◆ **Exercise prompt**
Search the records for "left" and copy each line that holds it.

Saved data entries
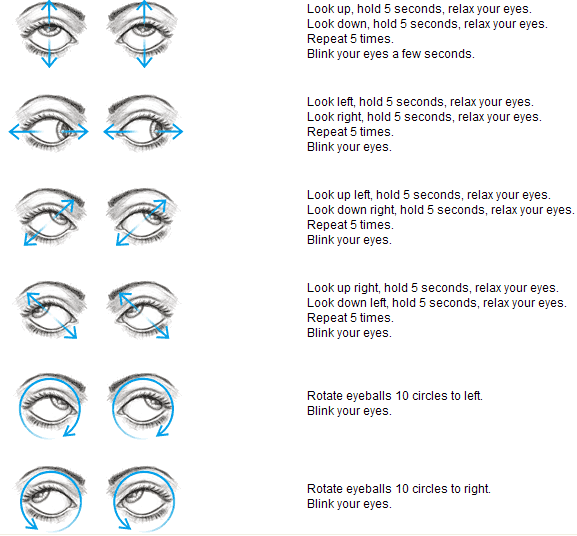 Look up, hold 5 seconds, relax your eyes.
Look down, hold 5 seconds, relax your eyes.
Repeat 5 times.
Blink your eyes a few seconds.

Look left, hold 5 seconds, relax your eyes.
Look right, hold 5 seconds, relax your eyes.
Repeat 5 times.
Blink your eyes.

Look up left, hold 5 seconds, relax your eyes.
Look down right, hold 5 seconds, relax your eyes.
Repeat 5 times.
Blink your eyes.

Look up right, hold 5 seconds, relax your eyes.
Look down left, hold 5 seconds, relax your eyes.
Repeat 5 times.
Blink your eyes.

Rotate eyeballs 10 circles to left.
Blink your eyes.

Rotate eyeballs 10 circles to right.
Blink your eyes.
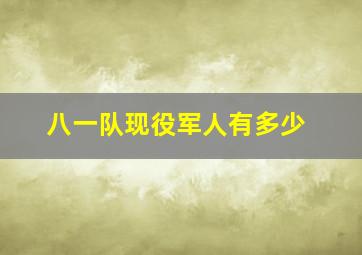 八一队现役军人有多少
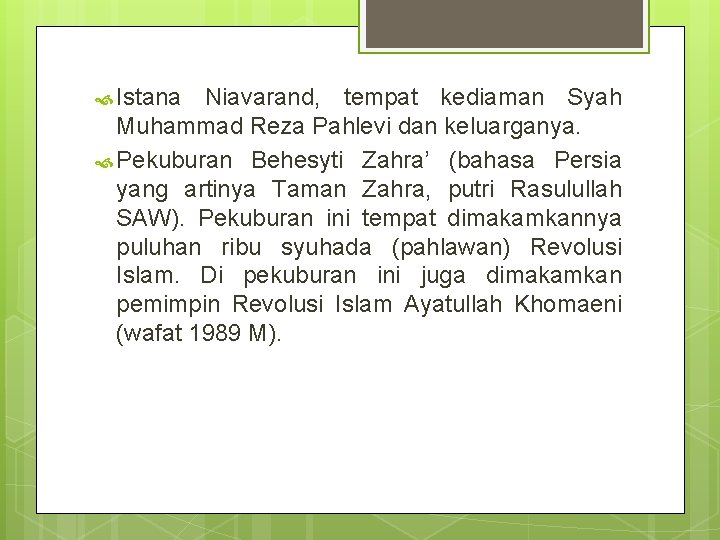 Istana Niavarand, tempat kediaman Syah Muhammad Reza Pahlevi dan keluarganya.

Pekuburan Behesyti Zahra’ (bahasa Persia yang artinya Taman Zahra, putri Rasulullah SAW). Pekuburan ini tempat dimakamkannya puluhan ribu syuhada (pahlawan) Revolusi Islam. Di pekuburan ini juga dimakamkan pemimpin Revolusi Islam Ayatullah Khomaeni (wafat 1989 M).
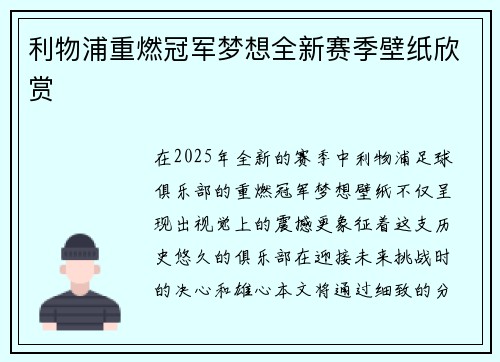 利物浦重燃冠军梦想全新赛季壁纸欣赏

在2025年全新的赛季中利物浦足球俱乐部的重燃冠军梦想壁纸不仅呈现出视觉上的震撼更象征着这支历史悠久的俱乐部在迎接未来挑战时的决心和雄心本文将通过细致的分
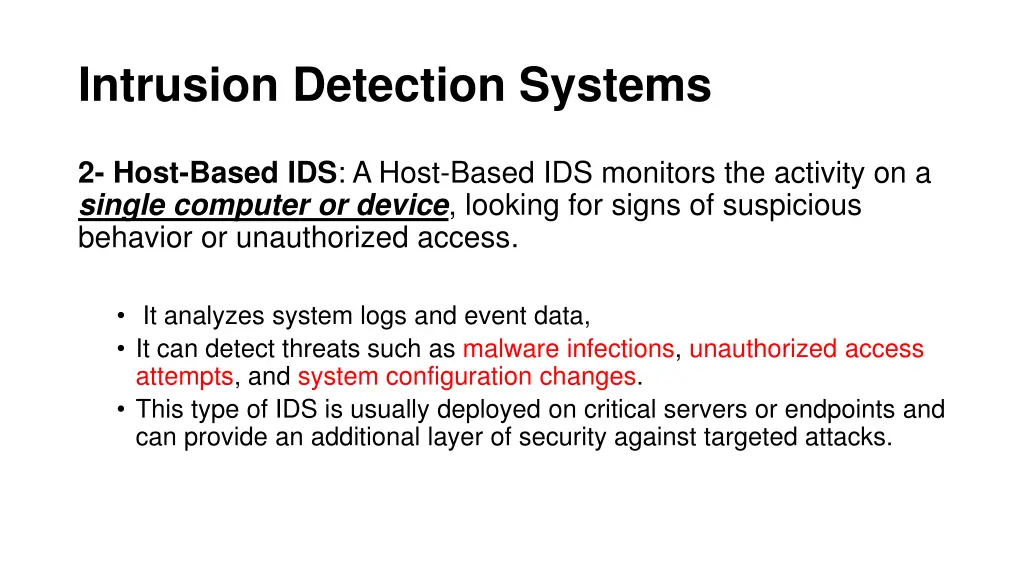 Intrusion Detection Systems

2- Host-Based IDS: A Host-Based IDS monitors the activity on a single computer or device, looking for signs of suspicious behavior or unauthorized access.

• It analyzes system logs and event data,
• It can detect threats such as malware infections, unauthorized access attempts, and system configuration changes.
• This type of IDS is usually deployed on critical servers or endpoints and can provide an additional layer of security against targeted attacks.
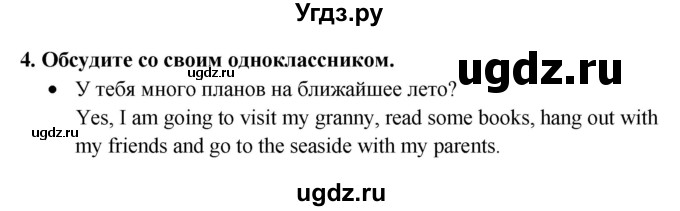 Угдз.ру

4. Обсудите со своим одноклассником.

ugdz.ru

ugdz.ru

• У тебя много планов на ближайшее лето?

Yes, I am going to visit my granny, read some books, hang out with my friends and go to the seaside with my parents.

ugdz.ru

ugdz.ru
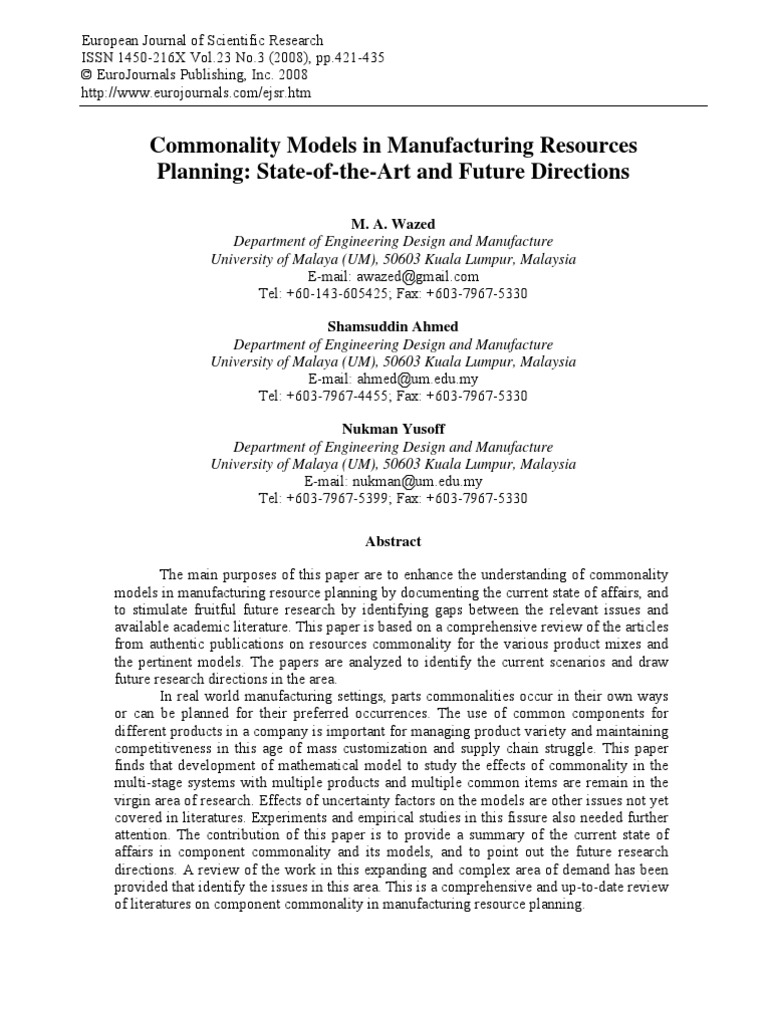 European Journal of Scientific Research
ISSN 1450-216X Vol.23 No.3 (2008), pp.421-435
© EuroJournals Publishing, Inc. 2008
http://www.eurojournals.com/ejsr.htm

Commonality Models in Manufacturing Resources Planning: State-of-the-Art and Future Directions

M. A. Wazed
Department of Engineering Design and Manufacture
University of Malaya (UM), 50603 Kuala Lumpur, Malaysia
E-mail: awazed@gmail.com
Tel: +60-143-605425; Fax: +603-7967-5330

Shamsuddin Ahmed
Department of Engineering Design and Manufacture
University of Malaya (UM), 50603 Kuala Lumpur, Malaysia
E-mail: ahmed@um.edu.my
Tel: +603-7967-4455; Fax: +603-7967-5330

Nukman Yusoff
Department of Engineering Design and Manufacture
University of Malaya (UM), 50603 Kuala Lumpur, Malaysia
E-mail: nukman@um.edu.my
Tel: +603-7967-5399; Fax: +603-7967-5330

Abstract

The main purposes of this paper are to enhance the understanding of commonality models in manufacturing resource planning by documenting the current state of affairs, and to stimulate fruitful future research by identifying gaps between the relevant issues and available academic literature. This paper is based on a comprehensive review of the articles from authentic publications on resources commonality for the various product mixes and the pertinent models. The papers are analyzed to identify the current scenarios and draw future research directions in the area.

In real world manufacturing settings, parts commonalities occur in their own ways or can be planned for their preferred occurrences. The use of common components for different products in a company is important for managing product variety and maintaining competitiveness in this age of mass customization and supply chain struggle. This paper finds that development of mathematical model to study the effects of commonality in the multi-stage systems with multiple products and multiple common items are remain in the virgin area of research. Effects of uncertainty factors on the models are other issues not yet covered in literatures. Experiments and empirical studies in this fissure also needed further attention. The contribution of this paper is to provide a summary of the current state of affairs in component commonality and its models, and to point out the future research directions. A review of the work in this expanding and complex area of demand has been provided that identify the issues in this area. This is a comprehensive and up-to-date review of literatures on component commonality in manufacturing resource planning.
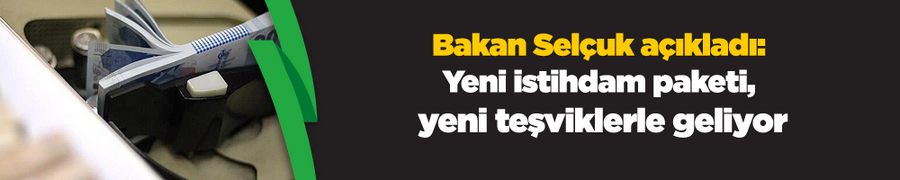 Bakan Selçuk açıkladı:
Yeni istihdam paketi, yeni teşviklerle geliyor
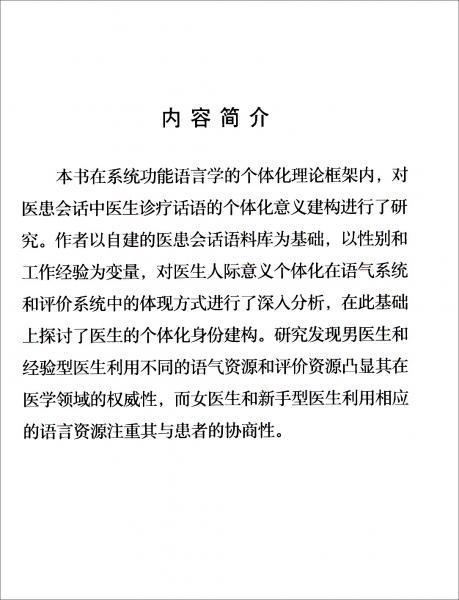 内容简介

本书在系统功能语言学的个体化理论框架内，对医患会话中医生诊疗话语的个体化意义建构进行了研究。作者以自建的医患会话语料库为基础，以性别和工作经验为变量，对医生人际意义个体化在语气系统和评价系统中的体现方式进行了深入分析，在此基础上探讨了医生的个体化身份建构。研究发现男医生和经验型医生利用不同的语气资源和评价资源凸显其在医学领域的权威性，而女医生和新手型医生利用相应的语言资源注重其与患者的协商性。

◆ **Written response**
Look left, hold 5 seconds, relax your eyes.
Look up left, hold 5 seconds, relax your eyes.
Look down left, hold 5 seconds, relax your eyes.
Rotate eyeballs 10 circles to left.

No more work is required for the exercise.